Exercise and non-breathable knickers can cause a musky smell from trapped sweat, says Dr. Minkin. It should go away as soon as you shower (use just water or a mild soap). To minimize the scent in the future, switch to cotton undies (or at least ones that have a cotton lining) and don’t sit around with sweaty clothes.
“Sometimes citrus fruit can cause a sweet odor.”
It’s probably: an old tampon
Of all the scents your vagina can have, this is definitely the most concerning one. A tampon that’s been left in your vagina for days or longer can smell rancid or foul. “The scent is brought on by an overgrowth of bacteria in a confined space,” she says.
To dislodge it yourself, lie on your back or squat with one foot propped on the toilet, then reach into your vagina with clean fingers to search for the string. No luck? See your ob-gyn who can use a speculum to get the job done.
One thing to note, though: If left behind too long the bacteria can sometimes lead to a more serious infection that may require medical treatment. If you know your tampon’s been in for more than eight hours and you’ve got flu-like symptoms (fever, nausea, achiness), see a doc, ASAP.
It’s probably: your period
Blood (you know, from your period) can change the pH of your vagina, making it smell coppery or tinny, says Dr. Minkin. You can wash your vulva with non-irritating, unscented soap—just avoid going crazy with strong scented soaps because they can throw the pH even further out of whack, says Dr. Minkin. But other than that, you’ve just gotta ride this one out.
It’s probably: BV
There’s a couple different reasons why your vagina might take on a chemical smell of bleach or ammonia: Dr. Masterson says that BV—which, again, usually smells fishy—can sometimes smell like ammonia instead.

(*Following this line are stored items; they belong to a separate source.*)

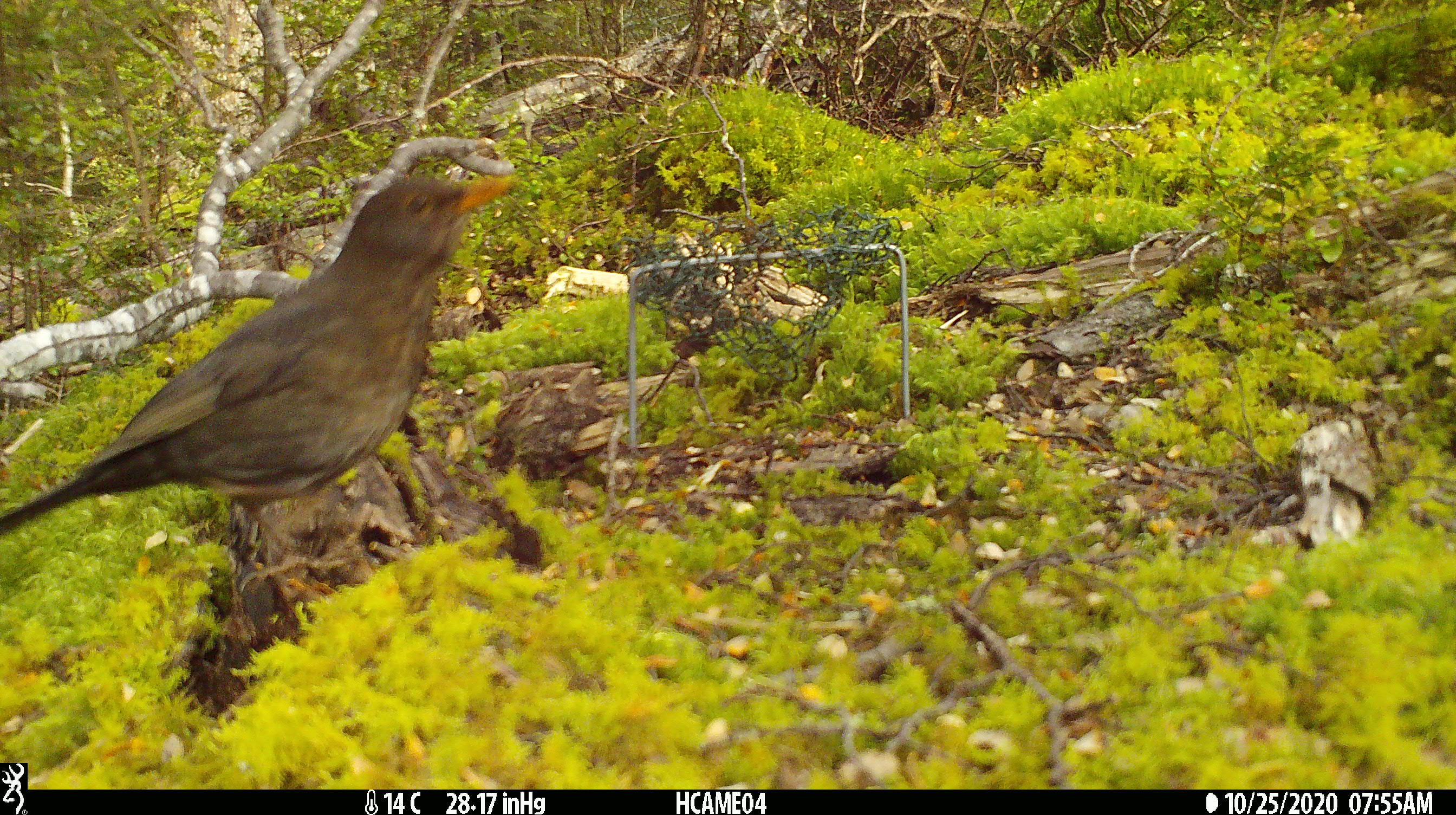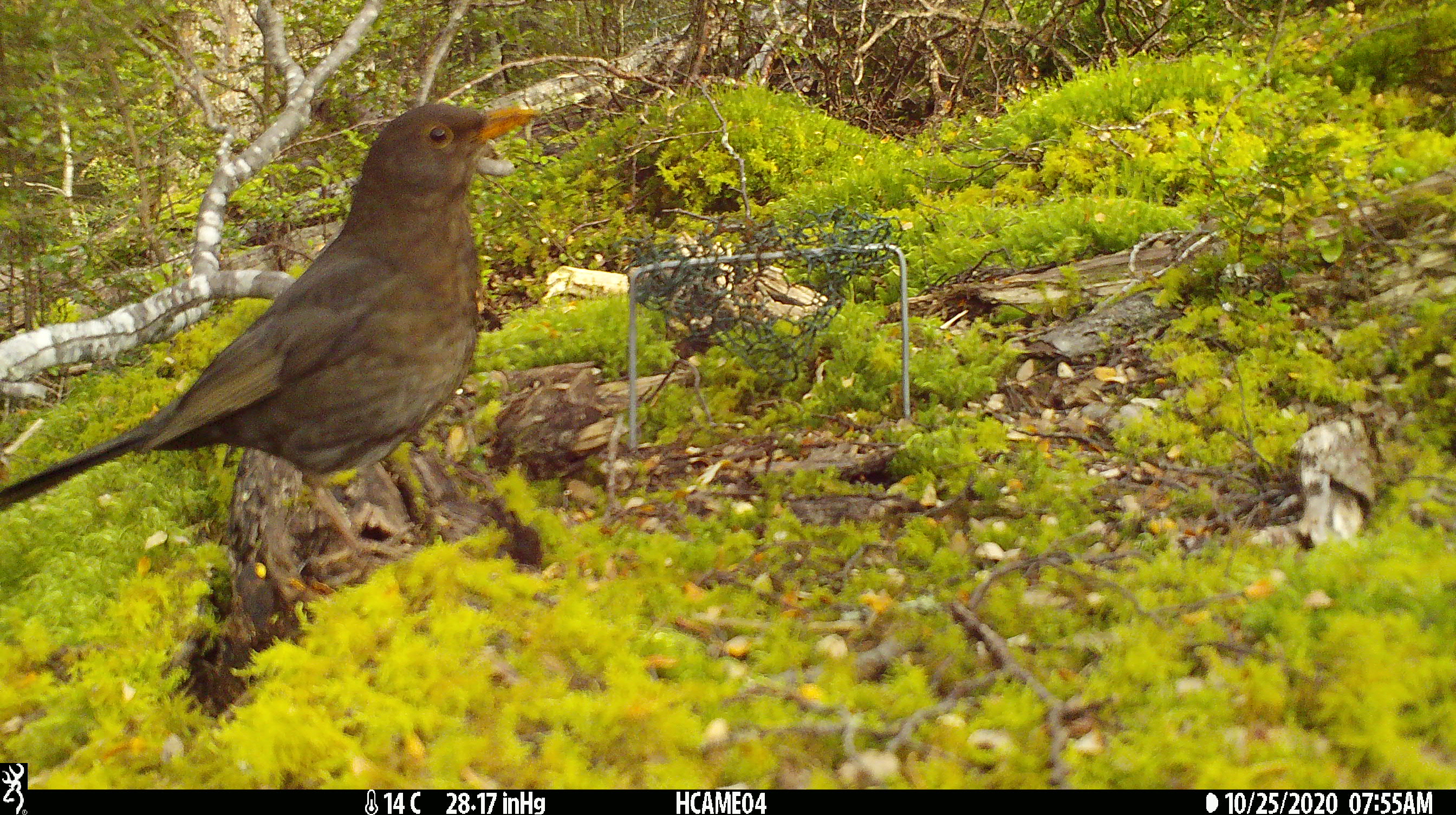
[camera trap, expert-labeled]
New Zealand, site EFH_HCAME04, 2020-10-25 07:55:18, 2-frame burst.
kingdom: Animalia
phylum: Chordata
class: Aves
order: Passeriformes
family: Turdidae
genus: Turdus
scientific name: Turdus merula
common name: eurasian blackbird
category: blackbird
Blackbird (eurasian blackbird) (Turdus merula).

There’s also a chance that the smell is actually coming from your urine, especially if you’re dehydrated. Lastly, Dr. Masterson says that intercourse (specifically the low-acid pH level of sperm) can trigger an ammonia smell, and so can any lubricants and spermicides you might have used. Basically, you can wait this smell out a little bit to see if it fades on its own. If it doesn’t in a few days, check in with your ob-gyn.
It’s probably: your diet or a yeast infection
If you notice a sweet smell down there, you might not be super inclined to think anything is wrong (it’s better than a rotten smell, right?!). And you’re pretty much right: Dr. Masterson says this is usually diet-related. “Sometimes citrus fruit can cause a sweet odor,” she says. “Asparagus and garlic are known to change the way urine and discharge smell, too.”

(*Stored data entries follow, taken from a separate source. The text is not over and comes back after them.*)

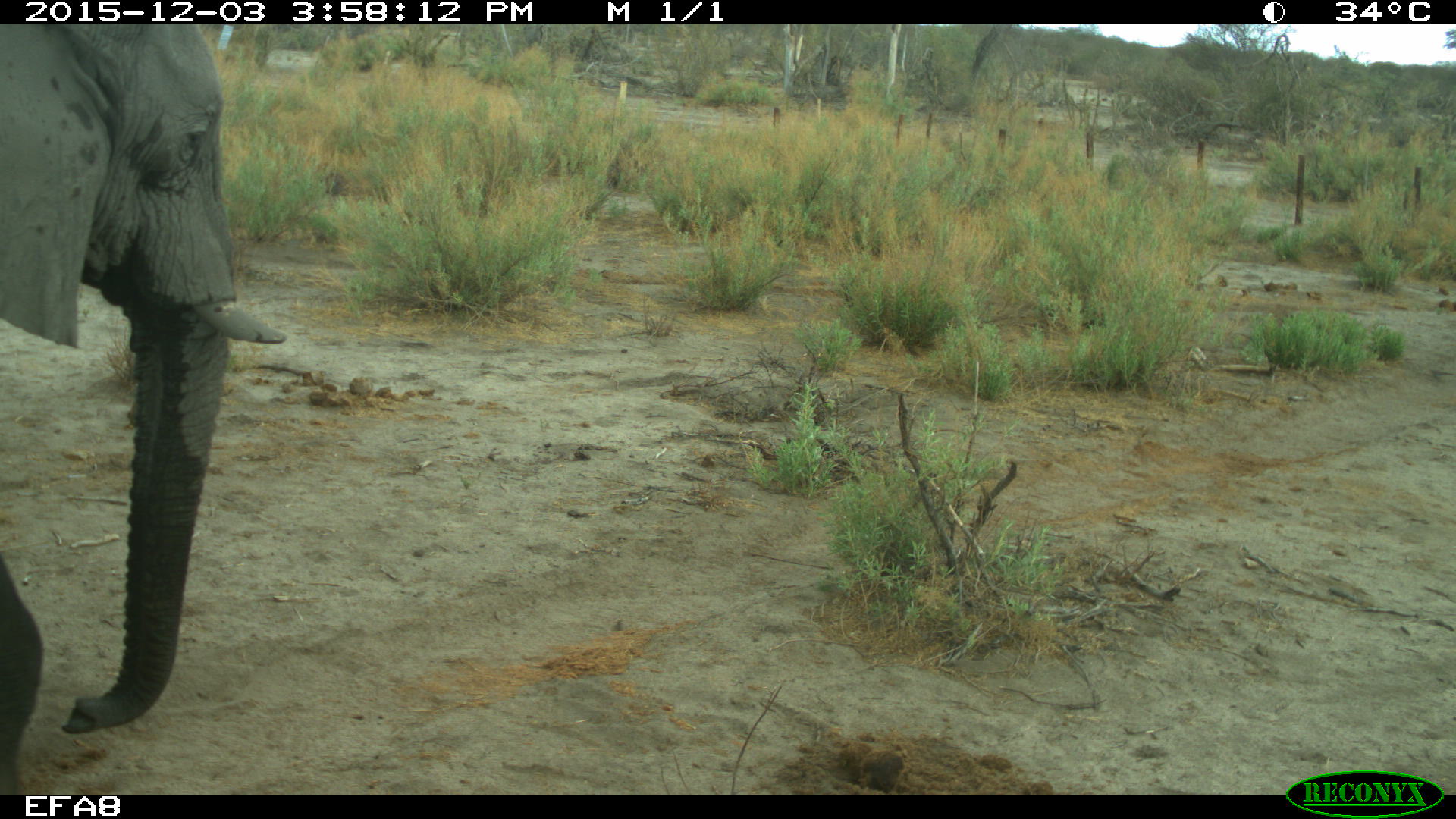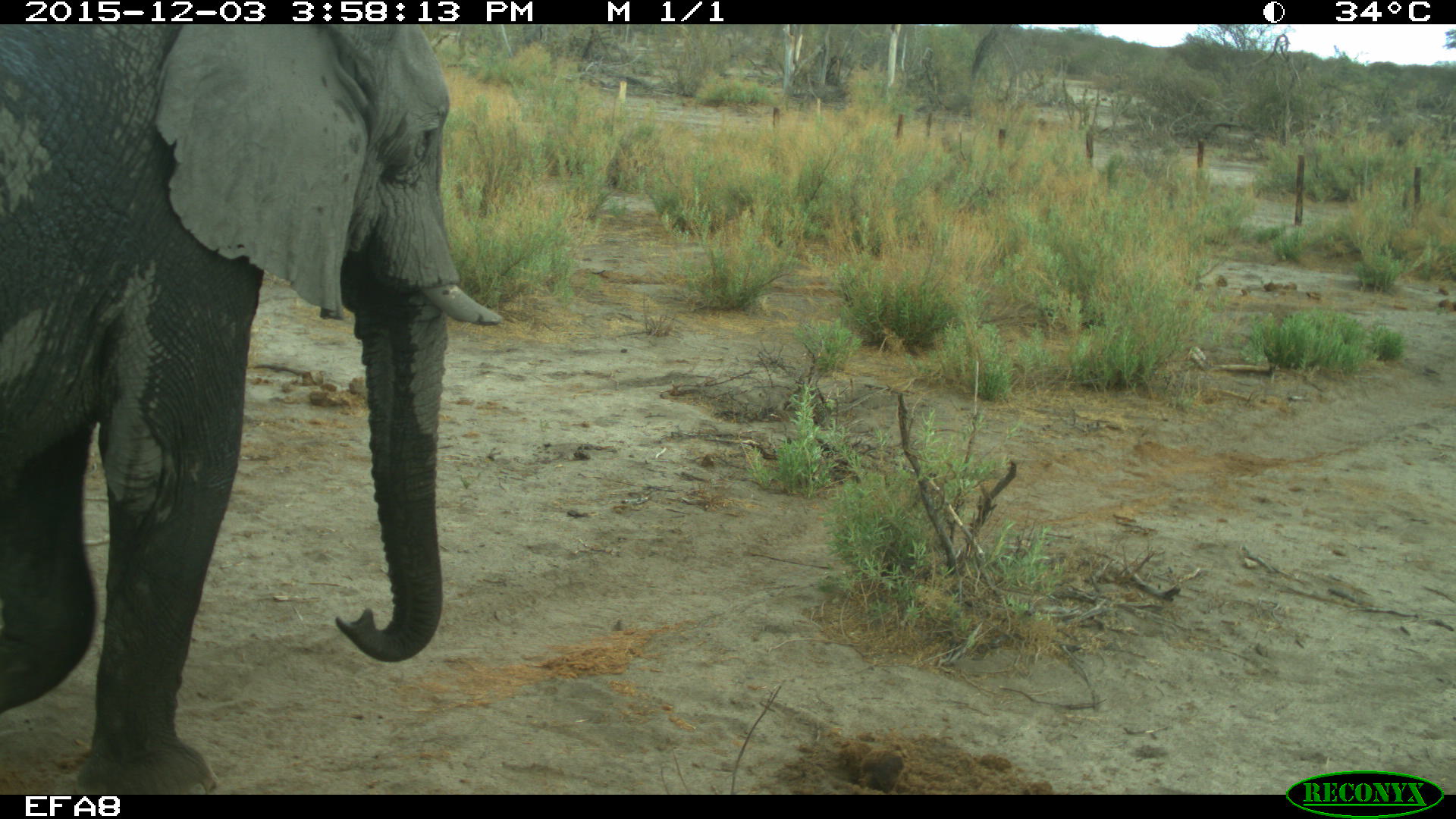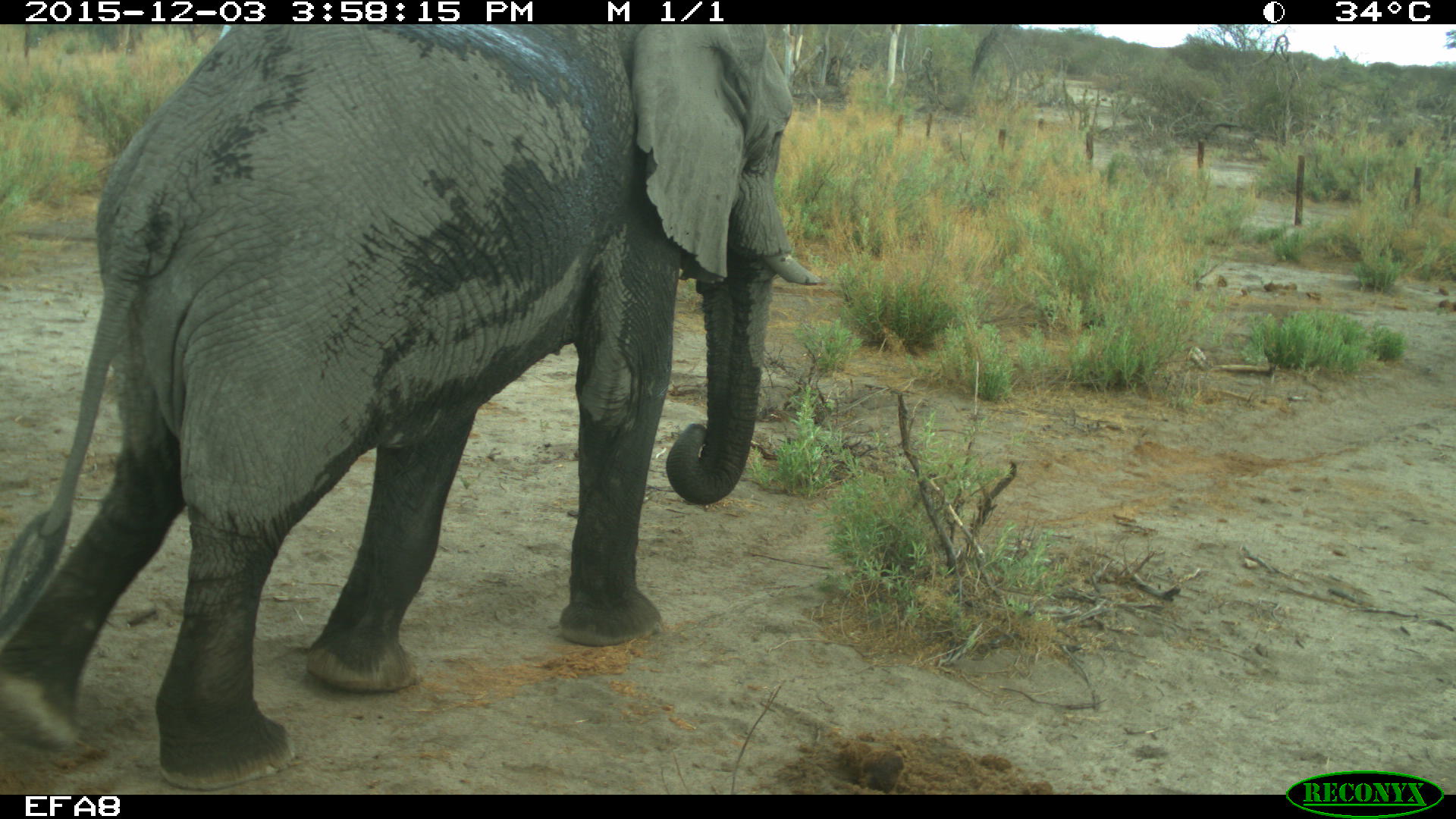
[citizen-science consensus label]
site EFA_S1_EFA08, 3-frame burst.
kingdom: Animalia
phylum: Chordata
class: Mammalia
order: Proboscidea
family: Elephantidae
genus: Loxodonta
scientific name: Loxodonta africana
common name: african bush elephant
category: elephant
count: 1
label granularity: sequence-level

That said, she adds that yeast can sometimes cause a sweet odor, so if you’re also having symptoms of a yeast infection, grab an OTC treatment or check in with your doc.
When To See A Doctor
If you’re concerned about your vaginal odor, you shouldn’t hesitate to see your doctor, says women’s health expert Jennifer Wider, MD. But, if you want to ride it out a little, Dr. Wider says it’s okay to wait a few days to see if the scent you’re concerned about goes away. If the odor sticks around past then, you’ll definitely want to call your health care provider—especially if it comes with other symptoms like discharge, burning, and itching.
Why is it so important to get checked out? “Certain untreated infections can spread into the uterus and fallopian tubes which can cause long term issues, including fertility problems,” Dr. Wider says.

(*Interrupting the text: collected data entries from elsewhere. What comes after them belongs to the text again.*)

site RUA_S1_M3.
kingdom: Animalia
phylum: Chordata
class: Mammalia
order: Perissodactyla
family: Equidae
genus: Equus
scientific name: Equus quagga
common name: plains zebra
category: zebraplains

Finally, keep this in mind: “You should never be embarrassed to speak to your health care provider,” Dr. Wider says. “Vaginal issues are one of the more common reasons that women visit their doctor, so you are certainly not alone.” And, if you feel like you can’t talk to your doctor about this stuff, Dr. Wider says it may be time to find a new one.“An open and honest relationship with your doctor is vital for your overall health and well-being,” she says.